● **COMPITO DA SVOLGERE**: Puoi ricopiare parola per parola l'intero brano biografico sul poeta della casata Adimari?

● **BRANO DI PARTENZA**:

Figlio di Zanobi di Lodovico Adimari e della spagnola Dona Angela di Bivero Tassis, sebbene la sua casata fosse di origine fiorentina, nacque nel ramo trapiantato a Napoli degli Adimari.
Studiò Scienze Naturali come allievo di Luca Terenzi all'Università di Pisa, mostrando però uno spiccato talento soprattutto per la poesia e in particolar modo quella satirica.
Secondo il critico letterario Giovanni Mario Crescimbeni fu egli uno di que' saggi che senza badare a ciò, che lo svogliato secolo i' volesse, e disprezzando affatto l'applauso popolare, vollero nella volgar Poesia seguitar l'orme de' veri maestri. Ebb' egli uno stile grande, splendido e maestoso, lavorato con singolar chiarezza e con nobili frasi poetiche; e siccome era molto erudito e ben inteso nelle principali scienze, così i suoi componimenti arricchiva di savia dottrina.[1]
Si trattenne per alcuni anni alla corte di Mantova dove per meriti poetici conquistò la stima del duca Ferdinando Carlo di Gonzaga-Nevers che gli concesse il titolo di marchese e di suo gentiluomo di camera. Poco dopo fu ammesso all'Accademia della Crusca di Firenze e, il 18 settembre 1691, all'Accademia dell'Arcadia di Roma con lo pseudonimo di Termisto Marateo.
Nel 1697 il granduca Cosimo III de' Medici lo chiamò a Firenze per ricoprire la cattedra di Lingua Toscana presso lo Studio Fiorentino dopo la scomparsa del celebre professore Francesco Redi. Fu anche nominato lettore di cavalleria all'Accademia de' Nobili.

● **VOCI DEL DATASET**:

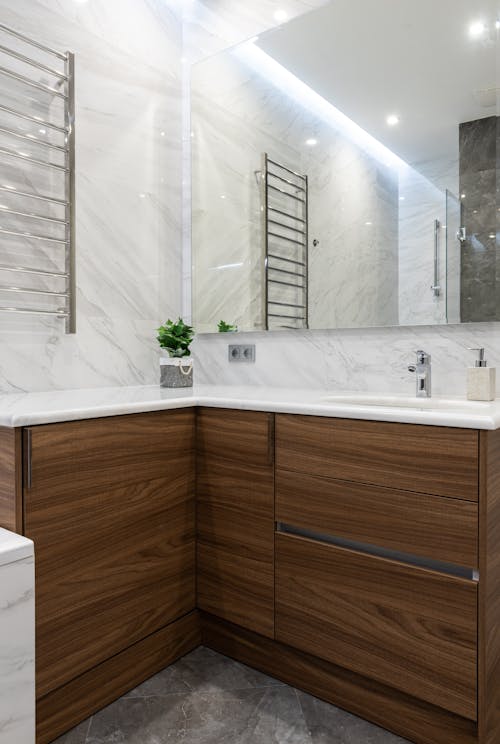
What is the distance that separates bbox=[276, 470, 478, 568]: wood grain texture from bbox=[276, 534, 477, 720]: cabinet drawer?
0.17 feet

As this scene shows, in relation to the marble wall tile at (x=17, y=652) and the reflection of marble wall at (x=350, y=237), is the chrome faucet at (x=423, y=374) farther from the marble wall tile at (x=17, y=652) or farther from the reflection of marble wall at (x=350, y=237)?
the marble wall tile at (x=17, y=652)

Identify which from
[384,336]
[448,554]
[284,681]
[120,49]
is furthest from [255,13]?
[284,681]

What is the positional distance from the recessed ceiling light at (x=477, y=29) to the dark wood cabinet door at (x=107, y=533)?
1476 mm

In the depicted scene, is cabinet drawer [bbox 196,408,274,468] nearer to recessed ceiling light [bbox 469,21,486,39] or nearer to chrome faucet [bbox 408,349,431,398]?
chrome faucet [bbox 408,349,431,398]

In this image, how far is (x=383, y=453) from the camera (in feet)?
4.21

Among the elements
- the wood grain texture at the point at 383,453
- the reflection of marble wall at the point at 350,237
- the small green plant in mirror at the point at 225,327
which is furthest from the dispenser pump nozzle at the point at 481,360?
the small green plant in mirror at the point at 225,327

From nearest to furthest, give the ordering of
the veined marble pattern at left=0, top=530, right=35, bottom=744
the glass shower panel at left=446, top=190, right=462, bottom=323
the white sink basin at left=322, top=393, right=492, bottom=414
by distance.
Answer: the veined marble pattern at left=0, top=530, right=35, bottom=744 < the white sink basin at left=322, top=393, right=492, bottom=414 < the glass shower panel at left=446, top=190, right=462, bottom=323

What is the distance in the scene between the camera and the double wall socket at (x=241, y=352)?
7.11ft

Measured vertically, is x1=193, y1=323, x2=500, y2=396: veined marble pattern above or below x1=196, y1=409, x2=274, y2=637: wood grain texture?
above

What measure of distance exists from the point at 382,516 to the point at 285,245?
47.0 inches

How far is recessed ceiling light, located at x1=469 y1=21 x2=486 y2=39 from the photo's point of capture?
1.58 meters

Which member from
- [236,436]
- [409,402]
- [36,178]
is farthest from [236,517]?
[36,178]

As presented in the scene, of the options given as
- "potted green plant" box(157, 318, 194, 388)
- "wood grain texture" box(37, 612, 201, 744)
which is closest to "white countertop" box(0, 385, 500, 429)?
"potted green plant" box(157, 318, 194, 388)

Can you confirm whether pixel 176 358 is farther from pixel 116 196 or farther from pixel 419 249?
pixel 419 249
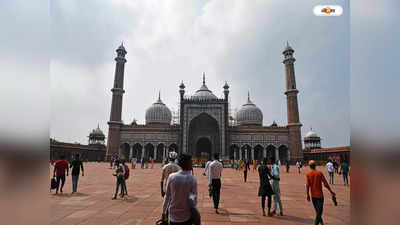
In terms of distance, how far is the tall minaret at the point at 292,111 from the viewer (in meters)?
38.1

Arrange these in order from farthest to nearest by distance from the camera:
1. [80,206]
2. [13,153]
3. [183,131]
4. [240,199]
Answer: [183,131]
[240,199]
[80,206]
[13,153]

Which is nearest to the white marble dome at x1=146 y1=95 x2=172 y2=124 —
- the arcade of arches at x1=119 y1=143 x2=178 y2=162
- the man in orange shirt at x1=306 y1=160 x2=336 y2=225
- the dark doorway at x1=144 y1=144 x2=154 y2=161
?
the dark doorway at x1=144 y1=144 x2=154 y2=161

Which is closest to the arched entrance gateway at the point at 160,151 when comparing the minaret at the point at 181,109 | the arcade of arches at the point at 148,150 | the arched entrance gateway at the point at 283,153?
the arcade of arches at the point at 148,150

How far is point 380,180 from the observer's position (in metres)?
1.79

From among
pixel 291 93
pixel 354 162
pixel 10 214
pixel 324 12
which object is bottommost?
pixel 10 214

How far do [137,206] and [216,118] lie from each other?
3275cm

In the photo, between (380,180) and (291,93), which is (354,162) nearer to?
(380,180)

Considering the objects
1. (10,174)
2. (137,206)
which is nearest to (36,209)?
(10,174)

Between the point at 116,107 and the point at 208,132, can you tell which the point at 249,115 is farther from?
the point at 116,107

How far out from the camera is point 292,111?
39.6 meters

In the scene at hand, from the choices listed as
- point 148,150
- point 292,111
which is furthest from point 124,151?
point 292,111

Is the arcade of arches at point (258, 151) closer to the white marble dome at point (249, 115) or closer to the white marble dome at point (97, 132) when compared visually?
the white marble dome at point (249, 115)

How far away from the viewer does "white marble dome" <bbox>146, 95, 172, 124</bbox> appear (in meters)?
46.7

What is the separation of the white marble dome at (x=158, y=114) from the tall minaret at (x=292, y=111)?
2274cm
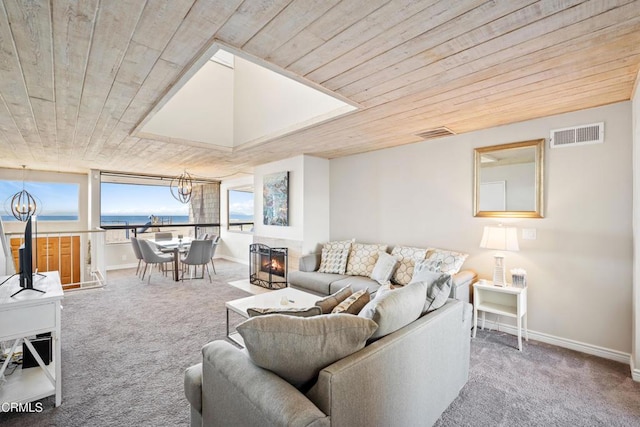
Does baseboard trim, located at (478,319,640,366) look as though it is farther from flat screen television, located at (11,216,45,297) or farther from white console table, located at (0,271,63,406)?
flat screen television, located at (11,216,45,297)

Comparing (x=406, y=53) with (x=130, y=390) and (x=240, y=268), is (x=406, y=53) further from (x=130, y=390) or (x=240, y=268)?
(x=240, y=268)

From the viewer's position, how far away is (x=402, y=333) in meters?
1.51

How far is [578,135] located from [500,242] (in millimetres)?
1259

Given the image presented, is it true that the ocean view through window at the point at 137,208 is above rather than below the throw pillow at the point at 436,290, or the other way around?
above

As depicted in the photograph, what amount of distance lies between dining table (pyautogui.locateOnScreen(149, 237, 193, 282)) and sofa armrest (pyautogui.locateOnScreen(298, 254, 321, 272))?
109 inches

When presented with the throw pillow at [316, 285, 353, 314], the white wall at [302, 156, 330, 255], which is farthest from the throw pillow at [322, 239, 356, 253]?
the throw pillow at [316, 285, 353, 314]

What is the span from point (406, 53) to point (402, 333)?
5.40 feet

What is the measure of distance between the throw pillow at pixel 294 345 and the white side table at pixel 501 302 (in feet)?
7.92

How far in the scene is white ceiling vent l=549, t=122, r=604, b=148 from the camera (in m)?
2.71

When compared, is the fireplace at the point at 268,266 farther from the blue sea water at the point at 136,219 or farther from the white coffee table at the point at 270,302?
the blue sea water at the point at 136,219

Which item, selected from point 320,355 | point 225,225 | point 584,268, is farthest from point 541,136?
point 225,225

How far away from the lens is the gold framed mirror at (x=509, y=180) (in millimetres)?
3051

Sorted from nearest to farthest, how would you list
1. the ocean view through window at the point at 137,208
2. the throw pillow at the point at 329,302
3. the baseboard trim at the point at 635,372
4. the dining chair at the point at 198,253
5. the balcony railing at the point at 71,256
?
1. the throw pillow at the point at 329,302
2. the baseboard trim at the point at 635,372
3. the dining chair at the point at 198,253
4. the balcony railing at the point at 71,256
5. the ocean view through window at the point at 137,208

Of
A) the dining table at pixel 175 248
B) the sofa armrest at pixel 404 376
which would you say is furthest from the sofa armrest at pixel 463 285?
the dining table at pixel 175 248
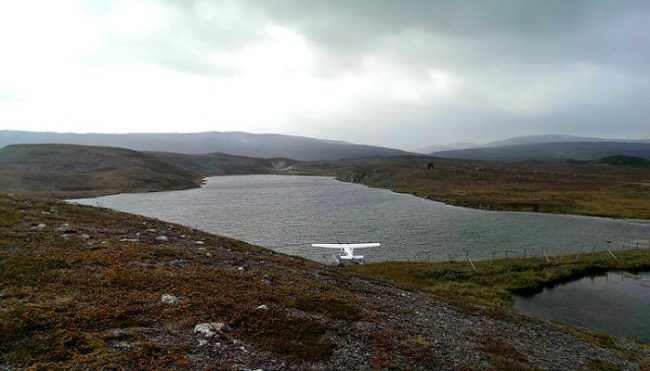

● **SPAZIO RISPOSTA**:
Figlio di Zanobi di Lodovico Adimari e della spagnola Dona Angela di Bivero Tassis, sebbene la sua casata fosse di origine fiorentina, nacque nel ramo trapiantato a Napoli degli Adimari.
Studiò Scienze Naturali come allievo di Luca Terenzi all'Università di Pisa, mostrando però uno spiccato talento soprattutto per la poesia e in particolar modo quella satirica.
Secondo il critico letterario Giovanni Mario Crescimbeni fu egli uno di que' saggi che senza badare a ciò, che lo svogliato secolo i' volesse, e disprezzando affatto l'applauso popolare, vollero nella volgar Poesia seguitar l'orme de' veri maestri. Ebb' egli uno stile grande, splendido e maestoso, lavorato con singolar chiarezza e con nobili frasi poetiche; e siccome era molto erudito e ben inteso nelle principali scienze, così i suoi componimenti arricchiva di savia dottrina.[1]
Si trattenne per alcuni anni alla corte di Mantova dove per meriti poetici conquistò la stima del duca Ferdinando Carlo di Gonzaga-Nevers che gli concesse il titolo di marchese e di suo gentiluomo di camera. Poco dopo fu ammesso all'Accademia della Crusca di Firenze e, il 18 settembre 1691, all'Accademia dell'Arcadia di Roma con lo pseudonimo di Termisto Marateo.
Nel 1697 il granduca Cosimo III de' Medici lo chiamò a Firenze per ricoprire la cattedra di Lingua Toscana presso lo Studio Fiorentino dopo la scomparsa del celebre professore Francesco Redi. Fu anche nominato lettore di cavalleria all'Accademia de' Nobili.